## TASK INSTRUCTIONS
Using the entries below, return word for word the lines from the one containing "What distance stands" up to and including the last.

(A block of data)
########
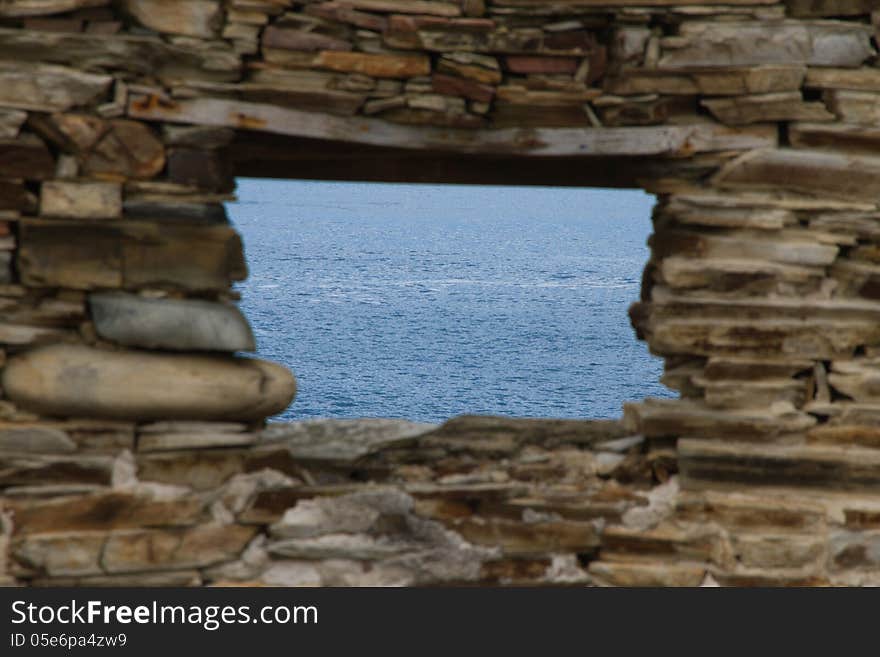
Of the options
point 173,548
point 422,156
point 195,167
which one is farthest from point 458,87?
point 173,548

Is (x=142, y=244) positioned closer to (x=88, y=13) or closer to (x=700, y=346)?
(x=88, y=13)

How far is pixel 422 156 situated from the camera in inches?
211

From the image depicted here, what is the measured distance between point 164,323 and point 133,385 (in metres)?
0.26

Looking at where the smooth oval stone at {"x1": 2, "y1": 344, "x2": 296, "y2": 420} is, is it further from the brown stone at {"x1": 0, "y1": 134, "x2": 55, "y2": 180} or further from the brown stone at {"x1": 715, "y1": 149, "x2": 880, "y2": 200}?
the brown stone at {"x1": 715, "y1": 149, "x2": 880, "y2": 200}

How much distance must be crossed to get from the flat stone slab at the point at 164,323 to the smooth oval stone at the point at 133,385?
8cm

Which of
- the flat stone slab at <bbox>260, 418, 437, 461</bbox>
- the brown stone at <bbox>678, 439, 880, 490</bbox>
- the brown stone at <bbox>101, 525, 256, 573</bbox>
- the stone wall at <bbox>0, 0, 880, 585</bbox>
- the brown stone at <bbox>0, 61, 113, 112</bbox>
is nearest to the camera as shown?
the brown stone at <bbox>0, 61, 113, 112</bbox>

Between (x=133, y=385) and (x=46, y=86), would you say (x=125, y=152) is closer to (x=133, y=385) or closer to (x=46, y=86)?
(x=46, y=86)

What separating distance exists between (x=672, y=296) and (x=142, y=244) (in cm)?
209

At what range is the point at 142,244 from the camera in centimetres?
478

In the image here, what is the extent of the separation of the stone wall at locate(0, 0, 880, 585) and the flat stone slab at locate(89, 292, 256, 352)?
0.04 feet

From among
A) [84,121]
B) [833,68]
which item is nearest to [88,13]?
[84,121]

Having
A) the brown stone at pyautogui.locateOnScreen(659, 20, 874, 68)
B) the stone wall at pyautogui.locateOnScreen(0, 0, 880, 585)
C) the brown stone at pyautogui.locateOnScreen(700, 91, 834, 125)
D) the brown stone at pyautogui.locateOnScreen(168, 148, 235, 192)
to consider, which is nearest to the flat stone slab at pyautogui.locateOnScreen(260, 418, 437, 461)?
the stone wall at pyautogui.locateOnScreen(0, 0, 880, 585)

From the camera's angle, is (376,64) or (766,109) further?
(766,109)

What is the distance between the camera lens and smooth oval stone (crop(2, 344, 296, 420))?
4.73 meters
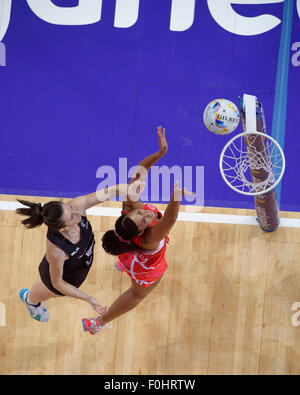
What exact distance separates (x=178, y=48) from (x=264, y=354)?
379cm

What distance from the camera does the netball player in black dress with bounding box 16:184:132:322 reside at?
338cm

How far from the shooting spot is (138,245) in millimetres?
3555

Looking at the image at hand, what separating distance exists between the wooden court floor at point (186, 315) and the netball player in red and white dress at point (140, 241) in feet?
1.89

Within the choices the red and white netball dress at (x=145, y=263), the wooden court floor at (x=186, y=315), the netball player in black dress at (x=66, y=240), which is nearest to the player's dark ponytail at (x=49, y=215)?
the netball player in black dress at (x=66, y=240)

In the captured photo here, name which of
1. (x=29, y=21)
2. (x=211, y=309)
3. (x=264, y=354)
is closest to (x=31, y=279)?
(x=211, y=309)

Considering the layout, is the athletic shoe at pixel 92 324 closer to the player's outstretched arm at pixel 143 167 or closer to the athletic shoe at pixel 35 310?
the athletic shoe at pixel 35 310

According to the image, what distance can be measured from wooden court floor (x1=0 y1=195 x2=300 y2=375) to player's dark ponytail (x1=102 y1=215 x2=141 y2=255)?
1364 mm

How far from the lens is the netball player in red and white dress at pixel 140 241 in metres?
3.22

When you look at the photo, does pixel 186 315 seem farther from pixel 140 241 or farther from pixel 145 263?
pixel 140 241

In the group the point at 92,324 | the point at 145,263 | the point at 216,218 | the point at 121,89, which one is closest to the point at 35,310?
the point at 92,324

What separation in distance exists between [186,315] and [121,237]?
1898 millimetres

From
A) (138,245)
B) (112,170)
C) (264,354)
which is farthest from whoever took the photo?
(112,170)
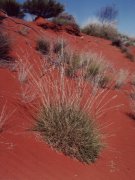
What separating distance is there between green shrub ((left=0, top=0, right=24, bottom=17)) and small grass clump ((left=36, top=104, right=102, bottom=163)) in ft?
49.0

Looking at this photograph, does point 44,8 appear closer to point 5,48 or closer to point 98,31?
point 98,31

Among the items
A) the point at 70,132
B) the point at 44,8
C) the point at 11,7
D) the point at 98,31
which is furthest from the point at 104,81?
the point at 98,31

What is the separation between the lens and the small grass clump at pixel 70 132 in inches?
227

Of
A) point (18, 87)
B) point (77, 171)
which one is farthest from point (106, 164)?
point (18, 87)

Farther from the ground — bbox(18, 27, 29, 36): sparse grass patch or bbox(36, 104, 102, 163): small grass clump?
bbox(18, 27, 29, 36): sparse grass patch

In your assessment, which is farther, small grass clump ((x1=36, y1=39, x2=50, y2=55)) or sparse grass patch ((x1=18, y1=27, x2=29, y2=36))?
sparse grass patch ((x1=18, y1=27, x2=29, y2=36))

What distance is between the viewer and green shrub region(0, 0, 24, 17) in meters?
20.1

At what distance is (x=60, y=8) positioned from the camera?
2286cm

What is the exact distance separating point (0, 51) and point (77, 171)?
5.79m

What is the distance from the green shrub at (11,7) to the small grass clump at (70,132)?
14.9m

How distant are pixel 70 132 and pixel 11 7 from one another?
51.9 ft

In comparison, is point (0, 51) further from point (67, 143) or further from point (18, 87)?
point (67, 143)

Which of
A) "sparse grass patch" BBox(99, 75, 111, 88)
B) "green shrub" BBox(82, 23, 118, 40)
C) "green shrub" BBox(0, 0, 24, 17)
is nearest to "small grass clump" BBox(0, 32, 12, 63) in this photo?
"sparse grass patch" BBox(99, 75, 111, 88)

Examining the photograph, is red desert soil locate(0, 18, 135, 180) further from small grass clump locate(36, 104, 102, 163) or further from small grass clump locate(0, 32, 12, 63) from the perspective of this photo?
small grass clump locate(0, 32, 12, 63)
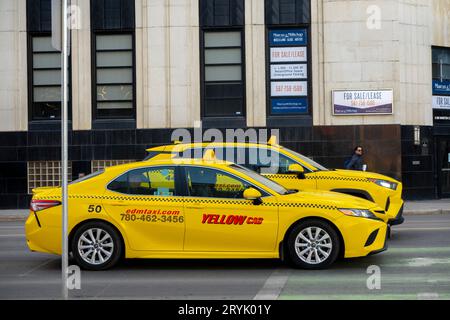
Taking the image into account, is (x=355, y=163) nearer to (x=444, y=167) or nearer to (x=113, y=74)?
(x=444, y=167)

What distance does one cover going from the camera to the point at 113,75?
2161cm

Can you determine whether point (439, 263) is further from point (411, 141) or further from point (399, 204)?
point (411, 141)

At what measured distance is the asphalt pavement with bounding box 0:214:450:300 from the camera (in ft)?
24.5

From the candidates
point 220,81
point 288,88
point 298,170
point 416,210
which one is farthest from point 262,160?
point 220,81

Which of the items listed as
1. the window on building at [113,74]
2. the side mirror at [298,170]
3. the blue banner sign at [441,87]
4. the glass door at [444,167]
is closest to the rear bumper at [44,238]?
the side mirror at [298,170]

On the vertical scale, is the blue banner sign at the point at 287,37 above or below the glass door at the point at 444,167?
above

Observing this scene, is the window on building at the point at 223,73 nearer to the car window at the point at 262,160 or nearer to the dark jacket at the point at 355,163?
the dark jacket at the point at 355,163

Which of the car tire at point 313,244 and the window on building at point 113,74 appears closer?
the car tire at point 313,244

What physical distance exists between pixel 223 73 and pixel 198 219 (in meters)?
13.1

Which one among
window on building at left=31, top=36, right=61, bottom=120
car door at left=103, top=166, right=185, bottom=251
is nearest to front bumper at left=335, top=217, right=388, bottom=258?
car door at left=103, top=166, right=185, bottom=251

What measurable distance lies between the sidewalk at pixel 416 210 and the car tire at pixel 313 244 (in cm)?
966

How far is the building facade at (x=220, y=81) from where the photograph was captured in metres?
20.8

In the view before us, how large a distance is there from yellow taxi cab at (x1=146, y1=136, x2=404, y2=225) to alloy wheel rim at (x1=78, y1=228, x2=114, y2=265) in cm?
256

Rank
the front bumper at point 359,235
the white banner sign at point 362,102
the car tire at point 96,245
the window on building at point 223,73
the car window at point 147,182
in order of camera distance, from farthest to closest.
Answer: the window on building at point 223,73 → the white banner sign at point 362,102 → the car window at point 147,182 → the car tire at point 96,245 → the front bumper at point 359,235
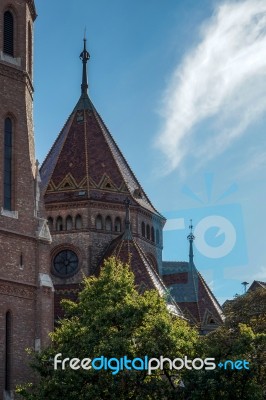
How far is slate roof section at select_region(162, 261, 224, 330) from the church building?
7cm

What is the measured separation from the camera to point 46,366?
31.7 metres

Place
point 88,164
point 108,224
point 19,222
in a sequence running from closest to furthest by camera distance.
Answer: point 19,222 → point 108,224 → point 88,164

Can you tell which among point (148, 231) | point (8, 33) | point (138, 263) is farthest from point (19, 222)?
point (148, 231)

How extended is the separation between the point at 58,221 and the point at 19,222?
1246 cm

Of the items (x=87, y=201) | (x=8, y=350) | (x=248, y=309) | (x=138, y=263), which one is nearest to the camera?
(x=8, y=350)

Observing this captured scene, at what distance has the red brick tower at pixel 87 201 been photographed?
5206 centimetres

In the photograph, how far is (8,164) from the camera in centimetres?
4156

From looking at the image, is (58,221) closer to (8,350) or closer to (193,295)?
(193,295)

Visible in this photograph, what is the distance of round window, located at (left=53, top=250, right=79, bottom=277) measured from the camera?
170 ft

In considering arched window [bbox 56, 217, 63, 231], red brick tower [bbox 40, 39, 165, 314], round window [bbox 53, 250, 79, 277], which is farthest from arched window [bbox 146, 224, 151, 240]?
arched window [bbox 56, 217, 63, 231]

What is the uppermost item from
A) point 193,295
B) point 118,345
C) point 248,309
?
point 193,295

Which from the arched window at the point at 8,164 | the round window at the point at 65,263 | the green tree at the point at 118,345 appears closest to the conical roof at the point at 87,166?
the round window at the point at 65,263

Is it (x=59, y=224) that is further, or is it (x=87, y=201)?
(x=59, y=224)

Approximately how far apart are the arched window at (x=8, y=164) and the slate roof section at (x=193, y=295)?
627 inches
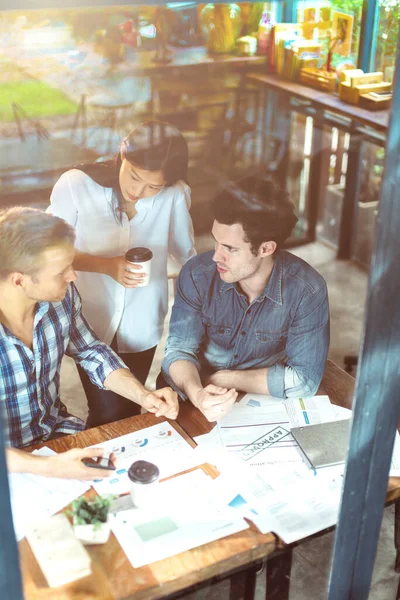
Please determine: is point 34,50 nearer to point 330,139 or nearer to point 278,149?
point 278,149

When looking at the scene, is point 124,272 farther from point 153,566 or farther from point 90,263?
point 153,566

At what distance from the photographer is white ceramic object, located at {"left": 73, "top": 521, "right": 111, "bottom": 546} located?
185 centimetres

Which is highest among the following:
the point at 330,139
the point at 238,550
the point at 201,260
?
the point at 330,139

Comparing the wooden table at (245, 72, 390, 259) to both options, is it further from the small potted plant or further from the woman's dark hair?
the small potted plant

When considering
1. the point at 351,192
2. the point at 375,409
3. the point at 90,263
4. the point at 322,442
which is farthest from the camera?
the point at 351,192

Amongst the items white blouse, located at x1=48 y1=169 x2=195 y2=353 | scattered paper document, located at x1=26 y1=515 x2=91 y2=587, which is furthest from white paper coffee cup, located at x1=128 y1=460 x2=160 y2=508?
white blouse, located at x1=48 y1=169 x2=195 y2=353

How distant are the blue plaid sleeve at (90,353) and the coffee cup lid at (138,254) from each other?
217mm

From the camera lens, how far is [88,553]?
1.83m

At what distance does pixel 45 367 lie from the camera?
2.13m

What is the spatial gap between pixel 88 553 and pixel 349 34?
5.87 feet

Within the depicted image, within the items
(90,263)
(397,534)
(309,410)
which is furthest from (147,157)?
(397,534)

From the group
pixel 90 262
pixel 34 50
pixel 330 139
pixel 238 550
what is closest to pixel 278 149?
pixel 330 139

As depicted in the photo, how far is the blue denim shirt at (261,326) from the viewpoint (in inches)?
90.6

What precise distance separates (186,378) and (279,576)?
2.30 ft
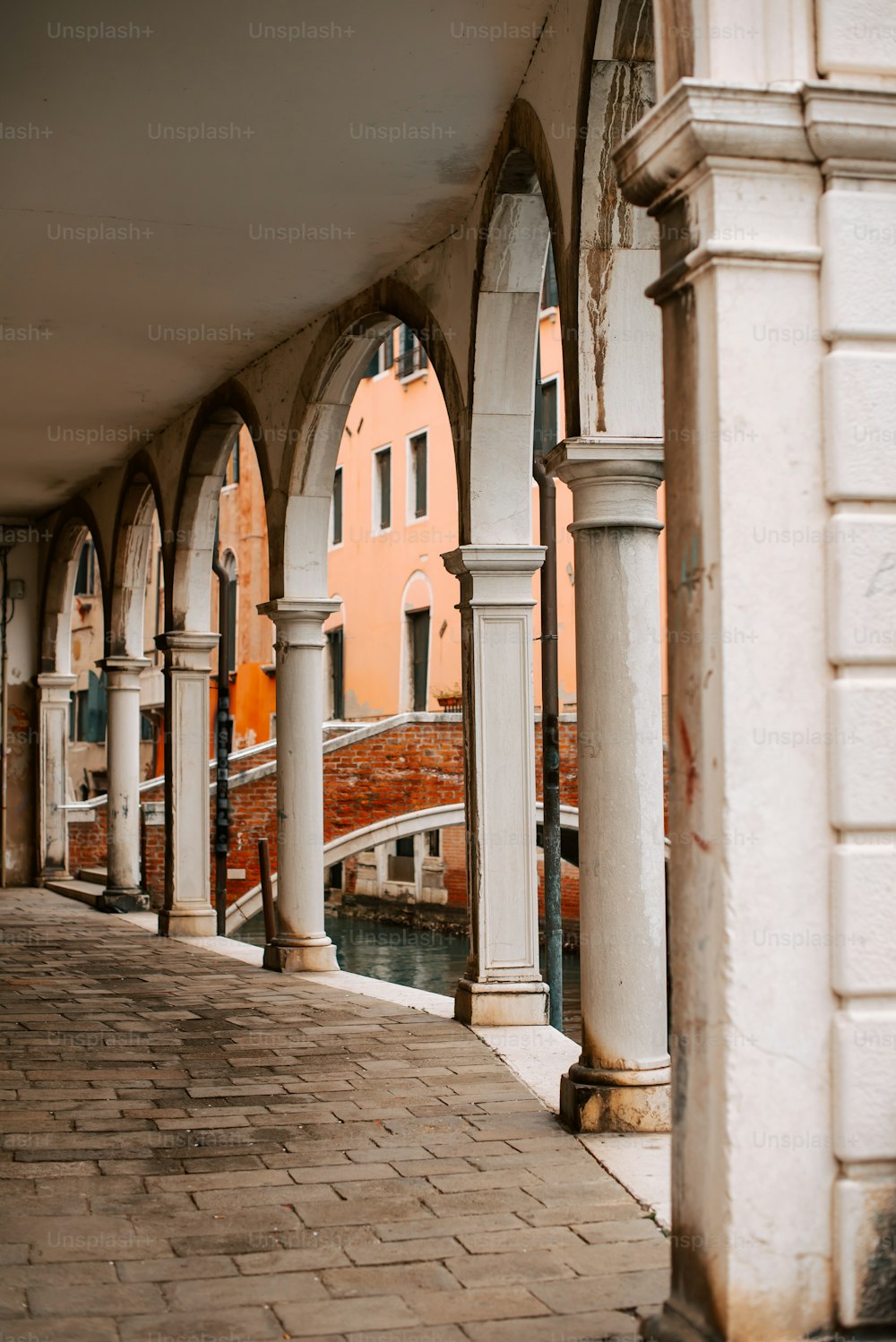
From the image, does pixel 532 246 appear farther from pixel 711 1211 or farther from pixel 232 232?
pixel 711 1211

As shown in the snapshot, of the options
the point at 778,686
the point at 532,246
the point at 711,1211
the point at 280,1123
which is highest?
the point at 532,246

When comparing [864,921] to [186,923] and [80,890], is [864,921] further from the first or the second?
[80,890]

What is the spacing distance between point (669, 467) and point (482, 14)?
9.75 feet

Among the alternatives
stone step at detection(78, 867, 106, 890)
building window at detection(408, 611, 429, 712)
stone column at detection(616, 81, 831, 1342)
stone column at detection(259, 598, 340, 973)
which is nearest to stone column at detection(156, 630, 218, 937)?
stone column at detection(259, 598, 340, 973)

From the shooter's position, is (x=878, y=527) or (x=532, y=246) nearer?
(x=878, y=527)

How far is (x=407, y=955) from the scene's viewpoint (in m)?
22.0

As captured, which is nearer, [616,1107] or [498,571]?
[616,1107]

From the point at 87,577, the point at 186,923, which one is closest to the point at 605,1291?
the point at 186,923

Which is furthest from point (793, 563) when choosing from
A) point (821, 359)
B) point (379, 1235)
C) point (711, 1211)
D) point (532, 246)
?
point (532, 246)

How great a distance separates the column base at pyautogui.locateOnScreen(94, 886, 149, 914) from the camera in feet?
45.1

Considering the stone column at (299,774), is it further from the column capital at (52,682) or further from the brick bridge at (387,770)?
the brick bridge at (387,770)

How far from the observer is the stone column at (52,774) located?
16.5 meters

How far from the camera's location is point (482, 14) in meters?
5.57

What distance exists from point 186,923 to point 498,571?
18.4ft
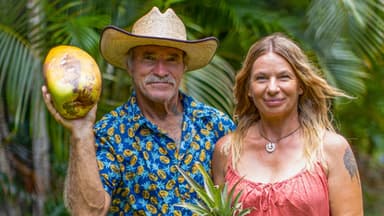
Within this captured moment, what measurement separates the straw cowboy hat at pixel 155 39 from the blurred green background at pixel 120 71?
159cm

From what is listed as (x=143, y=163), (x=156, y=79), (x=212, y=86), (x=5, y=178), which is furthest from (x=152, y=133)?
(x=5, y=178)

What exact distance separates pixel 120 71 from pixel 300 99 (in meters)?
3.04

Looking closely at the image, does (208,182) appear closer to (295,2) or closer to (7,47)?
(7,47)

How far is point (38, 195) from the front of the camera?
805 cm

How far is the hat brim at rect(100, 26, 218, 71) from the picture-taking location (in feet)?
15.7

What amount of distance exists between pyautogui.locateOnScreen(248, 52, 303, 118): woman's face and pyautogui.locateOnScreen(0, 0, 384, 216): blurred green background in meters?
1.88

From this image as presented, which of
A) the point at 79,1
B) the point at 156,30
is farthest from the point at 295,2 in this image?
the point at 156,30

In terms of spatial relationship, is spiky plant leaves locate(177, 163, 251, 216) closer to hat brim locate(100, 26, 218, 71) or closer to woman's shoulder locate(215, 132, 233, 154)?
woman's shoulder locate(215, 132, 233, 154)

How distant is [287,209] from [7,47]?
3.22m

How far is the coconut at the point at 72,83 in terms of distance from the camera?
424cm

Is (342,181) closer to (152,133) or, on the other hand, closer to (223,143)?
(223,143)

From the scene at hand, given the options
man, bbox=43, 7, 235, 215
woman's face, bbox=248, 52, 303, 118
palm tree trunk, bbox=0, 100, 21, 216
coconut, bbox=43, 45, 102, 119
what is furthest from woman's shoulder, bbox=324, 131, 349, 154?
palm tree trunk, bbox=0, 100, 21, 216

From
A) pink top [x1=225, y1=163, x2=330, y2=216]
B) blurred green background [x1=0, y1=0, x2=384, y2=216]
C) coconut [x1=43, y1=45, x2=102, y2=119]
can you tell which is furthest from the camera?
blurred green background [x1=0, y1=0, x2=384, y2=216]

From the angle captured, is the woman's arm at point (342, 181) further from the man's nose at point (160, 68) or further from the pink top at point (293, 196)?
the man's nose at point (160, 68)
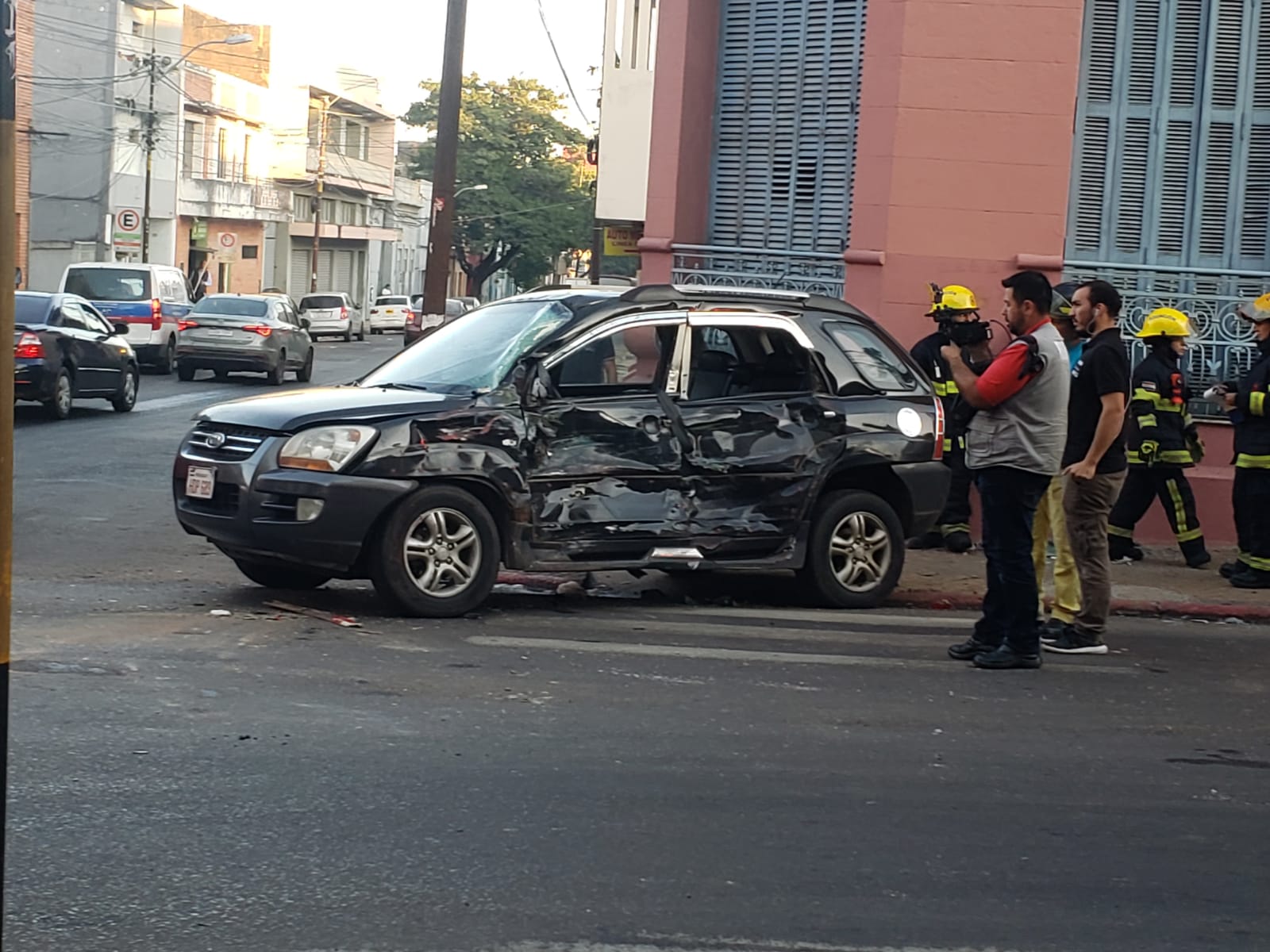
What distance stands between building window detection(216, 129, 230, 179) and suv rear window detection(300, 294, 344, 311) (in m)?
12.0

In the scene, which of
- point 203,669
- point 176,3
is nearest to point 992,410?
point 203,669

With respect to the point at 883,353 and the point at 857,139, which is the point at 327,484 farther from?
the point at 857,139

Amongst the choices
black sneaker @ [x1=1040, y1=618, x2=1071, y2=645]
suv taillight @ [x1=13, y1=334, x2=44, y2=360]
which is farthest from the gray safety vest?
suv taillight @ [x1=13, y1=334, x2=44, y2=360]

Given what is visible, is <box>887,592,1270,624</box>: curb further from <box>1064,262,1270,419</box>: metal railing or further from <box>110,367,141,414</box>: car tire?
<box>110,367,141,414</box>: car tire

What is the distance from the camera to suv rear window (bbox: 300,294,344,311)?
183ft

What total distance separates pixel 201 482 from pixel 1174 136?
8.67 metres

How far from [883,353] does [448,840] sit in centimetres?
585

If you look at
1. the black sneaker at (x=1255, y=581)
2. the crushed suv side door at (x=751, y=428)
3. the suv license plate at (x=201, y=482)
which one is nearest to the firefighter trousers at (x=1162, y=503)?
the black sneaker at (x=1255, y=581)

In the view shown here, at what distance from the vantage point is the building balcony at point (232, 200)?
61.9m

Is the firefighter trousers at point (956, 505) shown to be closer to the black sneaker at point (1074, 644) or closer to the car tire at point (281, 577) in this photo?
########
## ANSWER TO THIS EXERCISE
What distance stands between building window detection(216, 129, 230, 179) and suv rear window detection(300, 294, 344, 311) (in m)?
12.0

In the scene, which of
- point 203,669
- point 176,3
is nearest to point 992,410?
point 203,669

With respect to the point at 883,353 and the point at 857,139, which is the point at 327,484 farther from?
the point at 857,139

Amongst the choices
black sneaker @ [x1=1040, y1=618, x2=1071, y2=645]
suv taillight @ [x1=13, y1=334, x2=44, y2=360]
which is farthest from the gray safety vest?
suv taillight @ [x1=13, y1=334, x2=44, y2=360]

Given what is visible, is <box>887,592,1270,624</box>: curb further from <box>1064,262,1270,419</box>: metal railing or further from <box>110,367,141,414</box>: car tire?
<box>110,367,141,414</box>: car tire

What is the distance from the camera to suv rear window (bbox: 300,294,344,311)?
183ft

What total distance separates pixel 201 482 from pixel 1174 136?
8.67 metres

How far from [883,353] does [448,840] sit in centimetres?
585

If you look at
1. the black sneaker at (x=1255, y=581)
2. the crushed suv side door at (x=751, y=428)
3. the suv license plate at (x=201, y=482)
which one is nearest to the firefighter trousers at (x=1162, y=503)?
the black sneaker at (x=1255, y=581)

In the view shown here, at what distance from the vantage point is the building balcony at point (232, 200)?
61.9m

Is the firefighter trousers at point (956, 505) shown to be closer to the black sneaker at point (1074, 644) or closer to the car tire at point (281, 577) in this photo?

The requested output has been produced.